» **WHAT TO PRODUCE**
Your task is to retype, exactly and only, the lines from the one containing "Portrait of a" to the final line of the entries, leaving out all pictures.

[Crawled caption data]
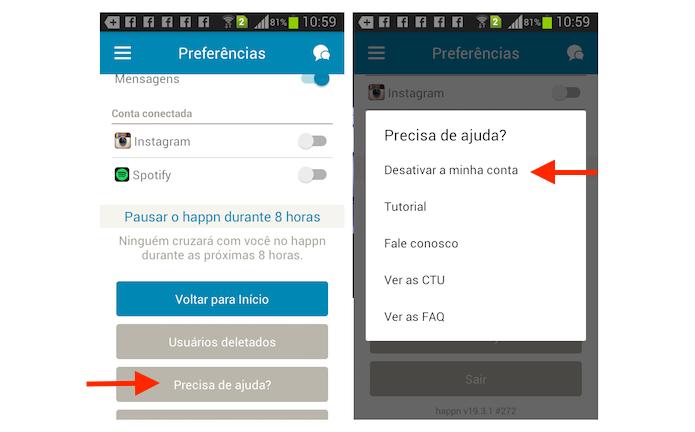 Acessando a opção para deletar uma conta do Happn no aplicativo para Android (Foto: Reprodução/Marvin Costa)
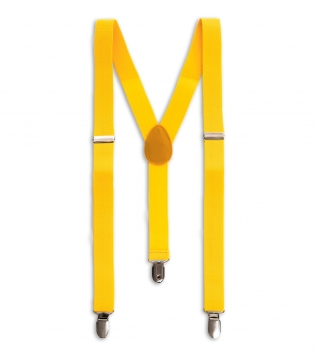 Bretelle Uomo Elastico Gialle Regolabili Fibbie Metallo Ganci Tinta Unita GIOSAL
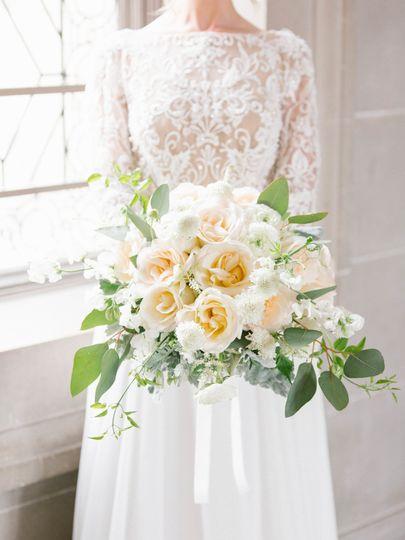 Sleeved lace wedding dress    PC: Elizabeth Nwansi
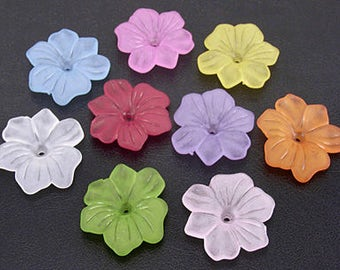 Frosted acrylic lucite blossom flower beads set of 5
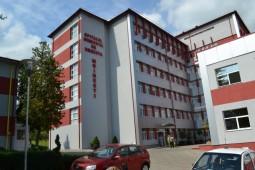 Spitalul Moinesti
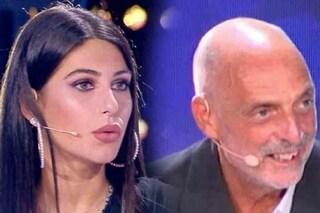 """Paolo Brosio geloso di Marialaura De Vitis, lei: """"Ci siamo lasciati, sono una donna libera"""""""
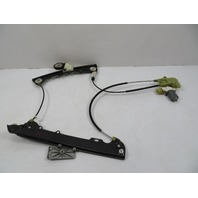 BMW Z4 E89 Window Motor & Regulator, Right Door 7198304 6952086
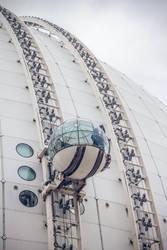 Ericsson Arena aka Globen by PrincessAlbertSwe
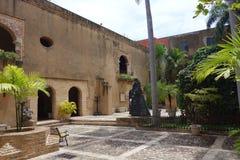 Museo De Las Casas Reales 45 Fotografia Stock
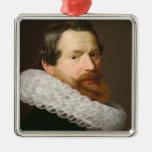 Portrait of a Man Wearing a Ruff Christmas Ornament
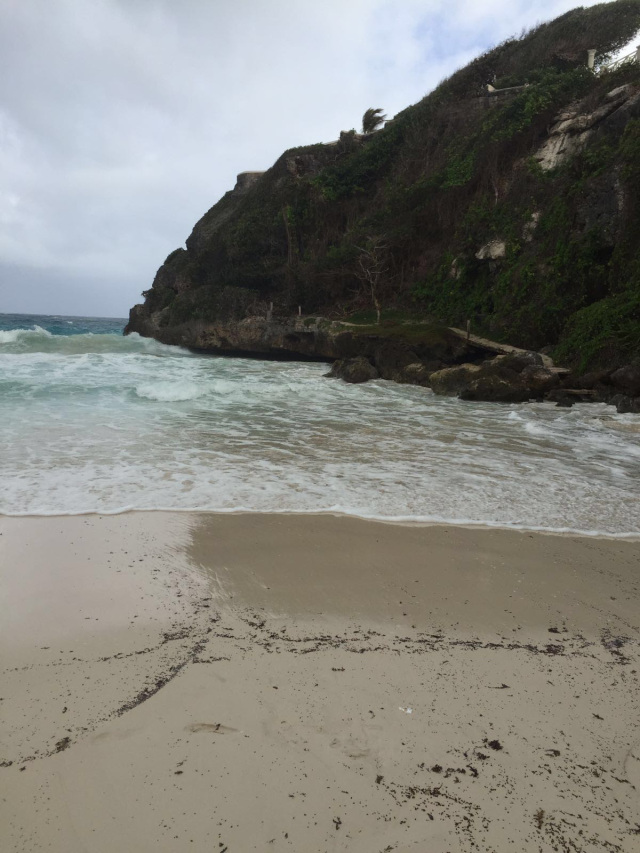 Travel- 10 Things You Must Do In Barbados- Visit Crane Beach
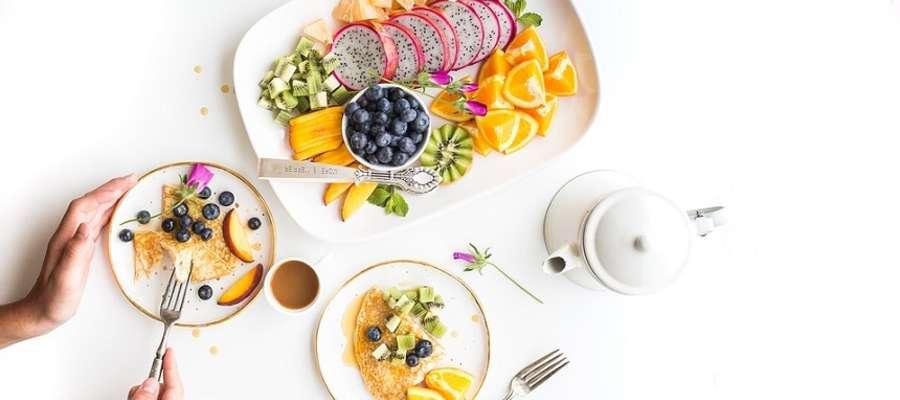Czy Warto Zdecydowac Sie Na Catering Dietetyczny Fit Nie Fat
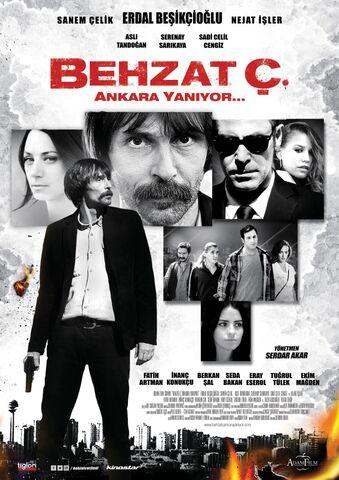 Poster Behzat Ç Ankara Yaniyor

» **ANSWER SECTION**
 Portrait of a Man Wearing a Ruff Christmas Ornament
 Travel- 10 Things You Must Do In Barbados- Visit Crane Beach
Czy Warto Zdecydowac Sie Na Catering Dietetyczny Fit Nie Fat
 Poster Behzat Ç Ankara Yaniyor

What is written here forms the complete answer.